[Data extracts]

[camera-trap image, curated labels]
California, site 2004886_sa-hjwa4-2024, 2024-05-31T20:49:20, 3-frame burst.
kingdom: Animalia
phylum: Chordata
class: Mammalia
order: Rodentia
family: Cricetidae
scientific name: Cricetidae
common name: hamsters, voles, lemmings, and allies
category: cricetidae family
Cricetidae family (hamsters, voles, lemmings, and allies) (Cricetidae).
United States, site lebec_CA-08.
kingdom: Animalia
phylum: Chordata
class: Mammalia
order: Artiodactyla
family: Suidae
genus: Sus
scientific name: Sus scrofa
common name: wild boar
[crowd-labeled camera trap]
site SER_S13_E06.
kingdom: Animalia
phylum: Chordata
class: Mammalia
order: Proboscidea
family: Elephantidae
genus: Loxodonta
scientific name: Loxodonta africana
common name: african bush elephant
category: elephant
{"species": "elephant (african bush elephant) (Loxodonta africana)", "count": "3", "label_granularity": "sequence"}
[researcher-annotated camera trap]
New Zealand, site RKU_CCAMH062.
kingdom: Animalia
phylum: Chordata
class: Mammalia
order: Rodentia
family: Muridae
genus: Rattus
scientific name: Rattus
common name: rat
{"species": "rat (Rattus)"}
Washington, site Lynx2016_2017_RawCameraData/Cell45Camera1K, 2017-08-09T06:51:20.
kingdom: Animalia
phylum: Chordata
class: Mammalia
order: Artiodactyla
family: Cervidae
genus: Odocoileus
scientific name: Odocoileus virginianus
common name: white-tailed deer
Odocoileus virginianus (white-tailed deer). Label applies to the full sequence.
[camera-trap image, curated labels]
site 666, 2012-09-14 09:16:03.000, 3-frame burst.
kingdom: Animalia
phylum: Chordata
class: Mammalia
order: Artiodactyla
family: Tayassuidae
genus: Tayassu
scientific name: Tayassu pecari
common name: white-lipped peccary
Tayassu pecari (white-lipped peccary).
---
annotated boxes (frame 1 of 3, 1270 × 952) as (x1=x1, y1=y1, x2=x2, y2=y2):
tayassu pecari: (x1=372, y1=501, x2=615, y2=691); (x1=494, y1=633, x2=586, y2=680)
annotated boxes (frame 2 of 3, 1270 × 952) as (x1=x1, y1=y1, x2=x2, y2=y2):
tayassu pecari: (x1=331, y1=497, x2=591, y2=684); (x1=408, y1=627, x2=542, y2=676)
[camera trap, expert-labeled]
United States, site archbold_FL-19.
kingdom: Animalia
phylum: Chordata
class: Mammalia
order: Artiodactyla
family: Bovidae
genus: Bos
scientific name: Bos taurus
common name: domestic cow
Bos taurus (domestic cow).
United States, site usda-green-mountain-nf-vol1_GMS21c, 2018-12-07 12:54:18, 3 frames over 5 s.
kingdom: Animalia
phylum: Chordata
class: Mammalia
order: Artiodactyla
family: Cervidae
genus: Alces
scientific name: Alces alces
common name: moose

[/Data extracts]

◆ **Work item**:
Look through the records for the word "genus". Every line that has it should be copied.

◆ **Answer below**:
genus: Sus
genus: Loxodonta
genus: Rattus
genus: Odocoileus
genus: Tayassu
genus: Bos
genus: Alces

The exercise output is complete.